Características editoriais

 

Título: POESIA REUNIDA E INÉDITOS

Autor: FlorisvaldoMattos

Gênero: Poesia

Assina a orelha: Alexei Bueno (poeta e escritor carioca)

Assina o prefácio: João Carlos Teixeira Gomes (poeta, ensaísta, jornalista, professor universitário, membro da Academia Letras da Bahia)

Publicação: Escrituras Editora (Endereço: Rua Maestro Callia, 123 – Vila Mariana – São Paulo, SP –CEP: 04012-100). Número de páginas: 352 Capa, projeto gráfico e editoração eletrônica: Felipe Bonifácio.

 

 

 

 

 

 

 

POESIA REUNIDA E INÉDITOS- ORELHA

 

Texto de Alexei Bueno

 

 

Entre os poetas brasileiros aparecidos na década de 1960 – década fulgurantemente criadora, aqui e no mundo – um dos altos postos pertence a Florisvaldo Mattos.

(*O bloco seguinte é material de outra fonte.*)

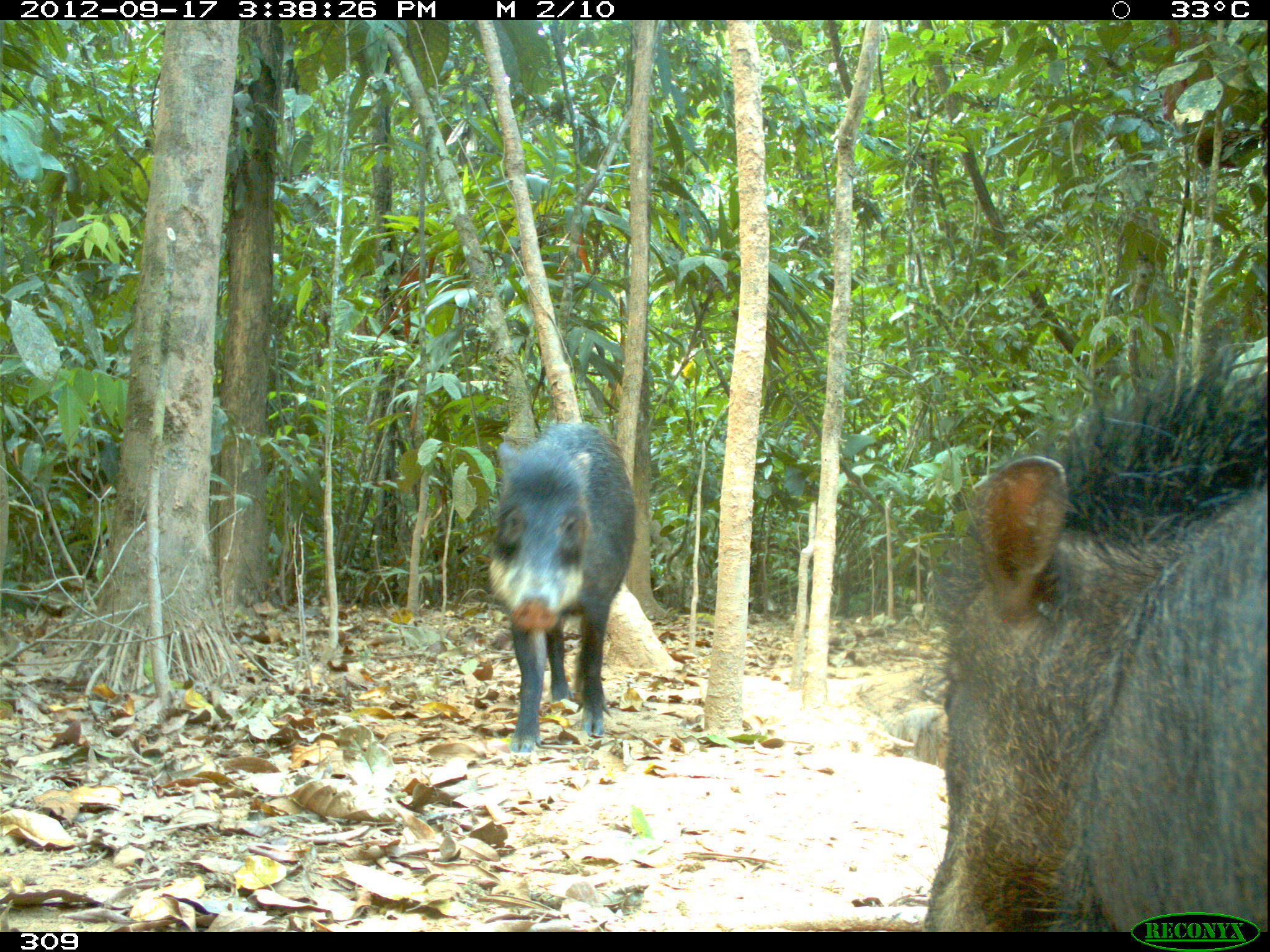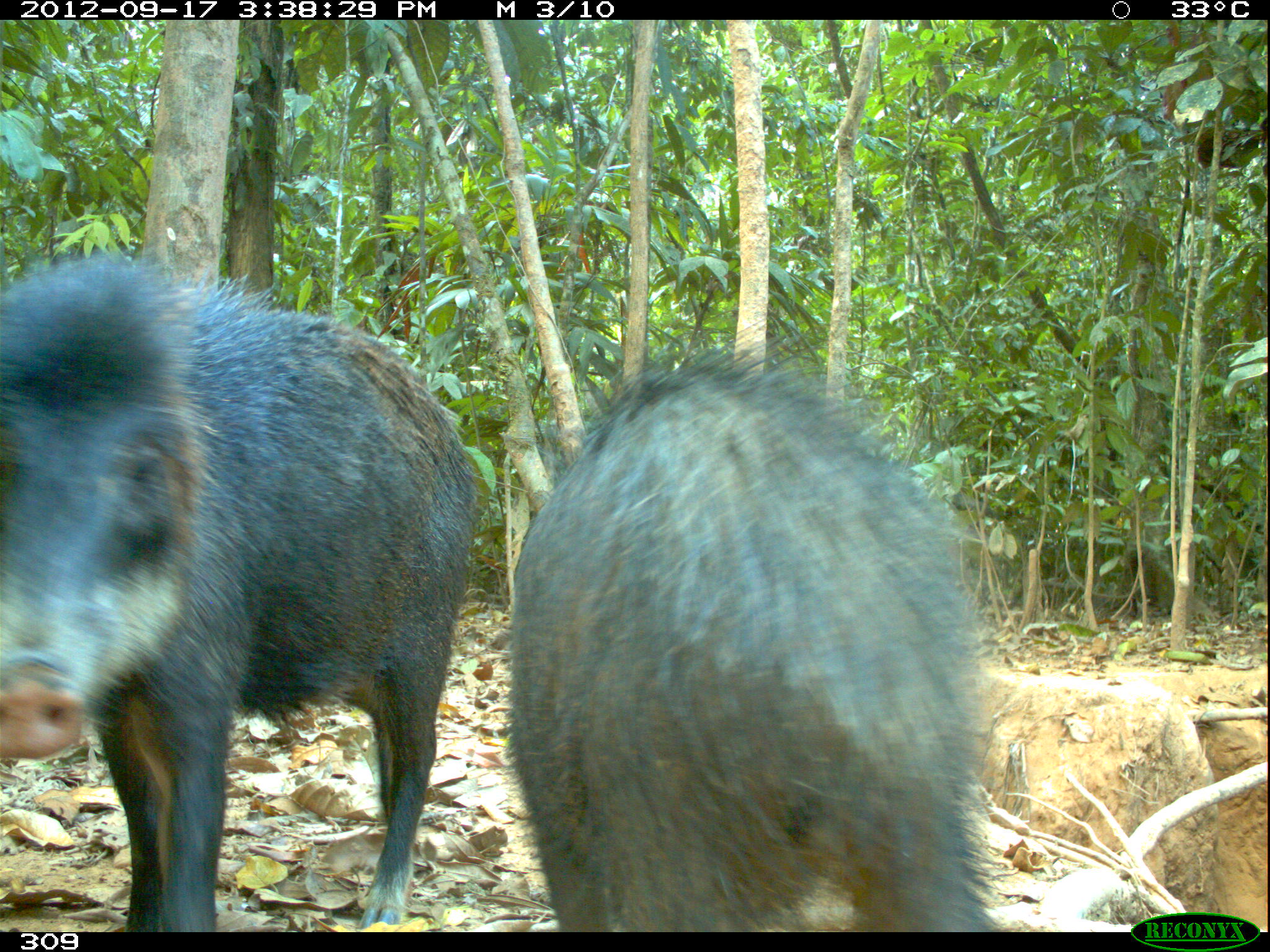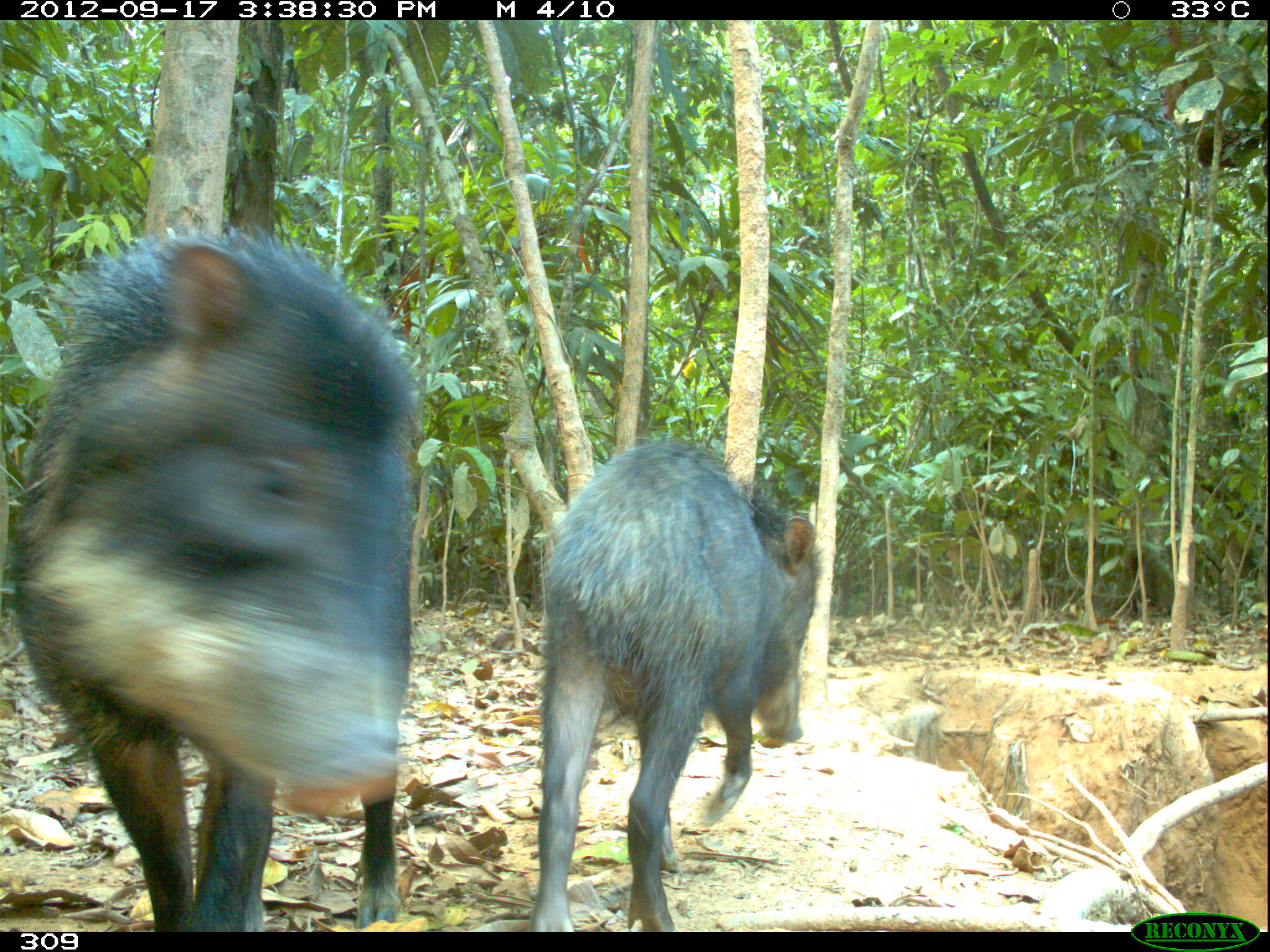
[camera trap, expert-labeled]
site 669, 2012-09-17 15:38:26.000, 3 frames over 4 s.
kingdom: Animalia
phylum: Chordata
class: Mammalia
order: Artiodactyla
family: Tayassuidae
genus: Tayassu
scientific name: Tayassu pecari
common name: white-lipped peccary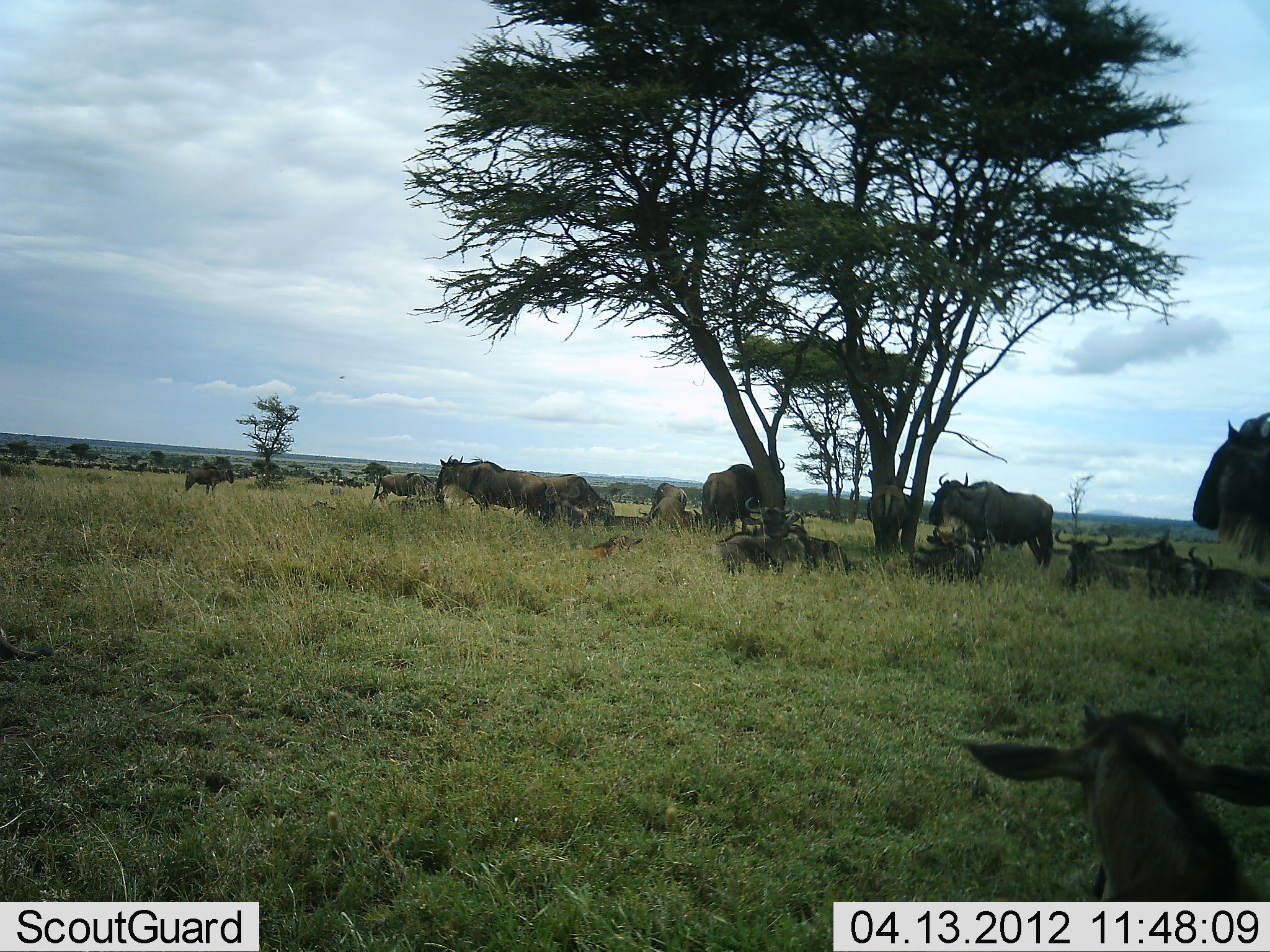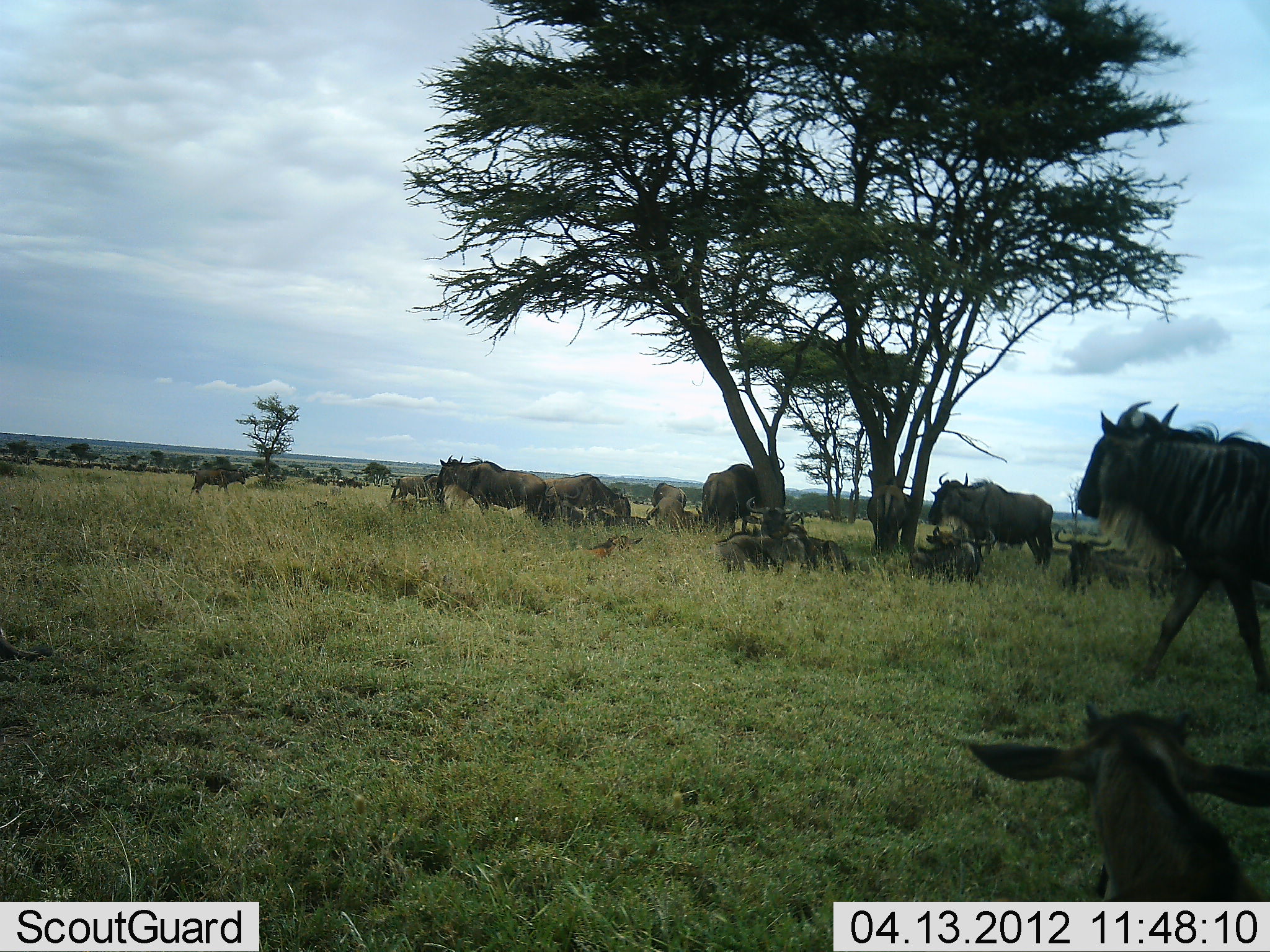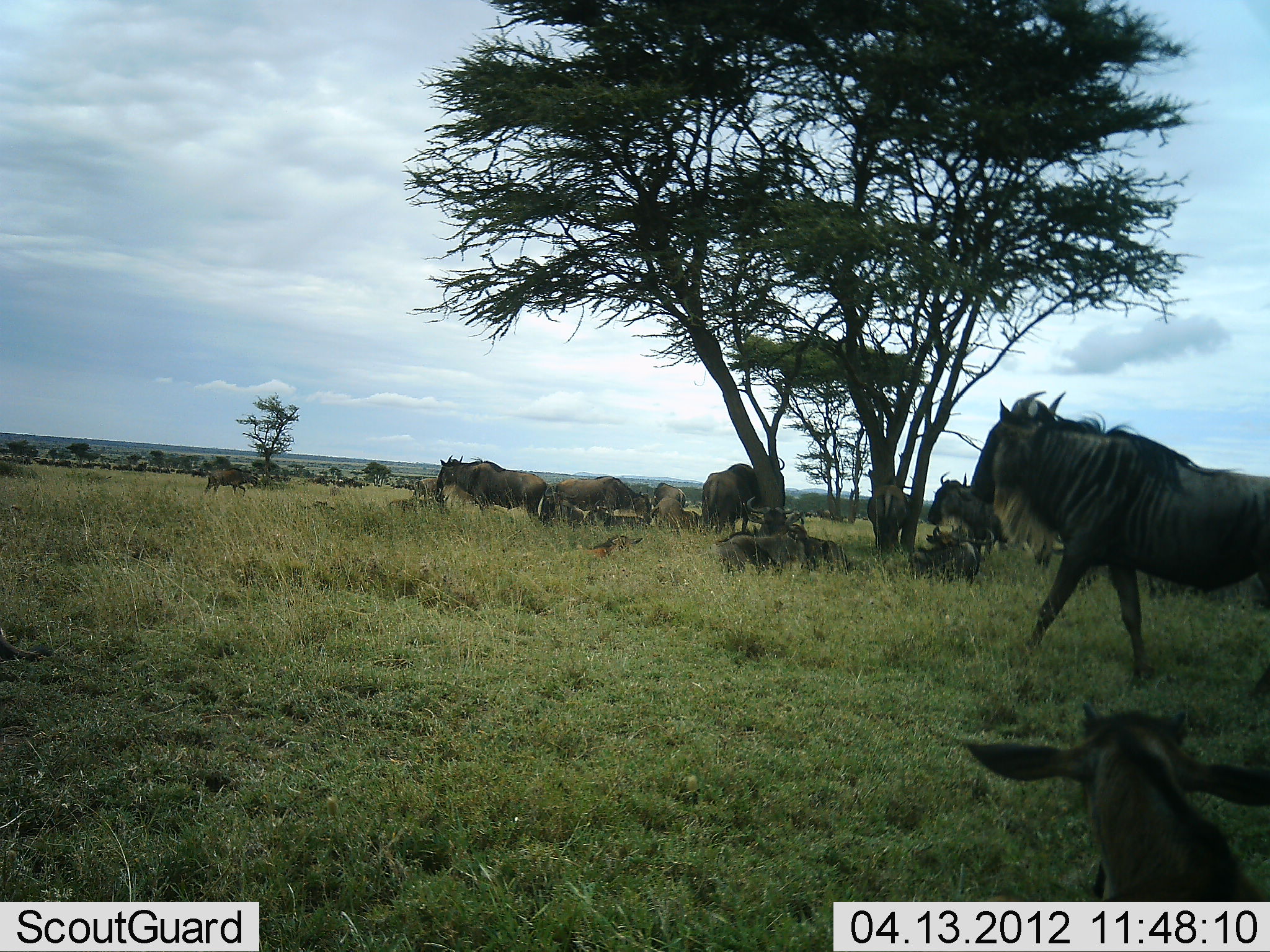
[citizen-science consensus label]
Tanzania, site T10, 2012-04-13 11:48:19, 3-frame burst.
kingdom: Animalia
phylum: Chordata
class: Mammalia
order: Artiodactyla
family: Bovidae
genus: Connochaetes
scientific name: Connochaetes taurinus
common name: blue wildebeest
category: wildebeest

O presente livro reúne, portanto, meio século de expressão lírica de um grande poeta grapiúna, soteropolitano, baiano, brasileiro e universal, pois toda a poesia plenamente realizada atravessa essas camadas sutilmente aleatórias da biografia de um artista, para atingir, enfim, aquela totalidade puramente impessoal a que tendem todas as artes, além das condições cronológicas e geográficas que presidiram seu surgimento, ainda que, no caso da poesia, com o senão, sob o aspecto do alcance, da sua quase intraduzibilidade.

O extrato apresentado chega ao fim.